Since the late 1990s, cost pressure has led to a growing interest in outpatient rehabilitation in Germany where predominantly inpatient rehabilitation has been provided. Taking into account the feasibility of a randomized design, the aim of this study was to compare outpatient and inpatient cardiac rehabilitation from a societal perspective.

Method

A comprehensive cohort design was applied. Costs during rehabilitation were measured using individual documentation of the rehabilitation centers. Economic end points were quality of life (EQ-5D), and total direct and indirect costs. A propensity score approach, integrated into a simultaneous regression framework for cost and effects, was used to control for selection bias. Bootstrap analysis was applied for assessing uncertainty in cost-effectiveness.

Results

A total of 163 patients were included in the study (112 inpatients, 51 outpatients).
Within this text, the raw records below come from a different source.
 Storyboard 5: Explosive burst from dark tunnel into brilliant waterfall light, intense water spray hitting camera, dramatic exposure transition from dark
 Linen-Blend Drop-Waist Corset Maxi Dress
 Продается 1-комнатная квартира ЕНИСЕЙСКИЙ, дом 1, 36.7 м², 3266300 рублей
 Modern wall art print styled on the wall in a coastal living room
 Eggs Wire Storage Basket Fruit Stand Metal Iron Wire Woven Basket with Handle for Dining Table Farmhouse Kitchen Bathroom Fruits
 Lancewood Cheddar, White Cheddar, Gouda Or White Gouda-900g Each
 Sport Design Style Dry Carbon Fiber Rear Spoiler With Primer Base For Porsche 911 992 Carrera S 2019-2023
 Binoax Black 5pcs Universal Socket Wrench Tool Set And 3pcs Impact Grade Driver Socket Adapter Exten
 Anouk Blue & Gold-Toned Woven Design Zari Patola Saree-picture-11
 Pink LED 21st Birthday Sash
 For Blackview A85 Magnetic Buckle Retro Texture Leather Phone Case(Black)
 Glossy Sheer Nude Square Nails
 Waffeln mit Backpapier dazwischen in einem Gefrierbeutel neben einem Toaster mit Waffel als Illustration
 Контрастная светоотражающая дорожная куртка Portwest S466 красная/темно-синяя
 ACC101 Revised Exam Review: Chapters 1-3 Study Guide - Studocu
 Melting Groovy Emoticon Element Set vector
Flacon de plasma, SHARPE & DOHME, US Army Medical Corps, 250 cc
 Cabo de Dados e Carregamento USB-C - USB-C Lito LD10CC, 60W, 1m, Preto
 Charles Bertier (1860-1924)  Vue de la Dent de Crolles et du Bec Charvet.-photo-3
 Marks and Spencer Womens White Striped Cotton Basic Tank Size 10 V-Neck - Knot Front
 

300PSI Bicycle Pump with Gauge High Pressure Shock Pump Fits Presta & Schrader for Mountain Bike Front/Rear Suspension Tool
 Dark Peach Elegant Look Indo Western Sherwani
As randomization was chosen by only 2.5% of participants, the study had to be analyzed as an observational study. Direct costs during inpatient rehabilitation were significantly higher by 600 € (±318; p < 0.001) compared to outpatient rehabilitation (2,016 € ± 354 € vs. 1,416 € ± 315), while there was no significant difference in health-related quality of life. Over the 12-month follow-up period, adjusted costs difference in total cost was estimated at −2,895 € (p = 0.102) and adjusted difference in effects at 0.018 quality-adjusted life years (QALYs) (n.s.) in favor of outpatient treatment.

Conclusion

The ratio of mean cost over mean effect difference (incremental cost-effectiveness ratio) indicates dominance of outpatient rehabilitation, but at a considerable statistical uncertainty. However, outpatient rehabilitation cannot be rejected from an economic perspective.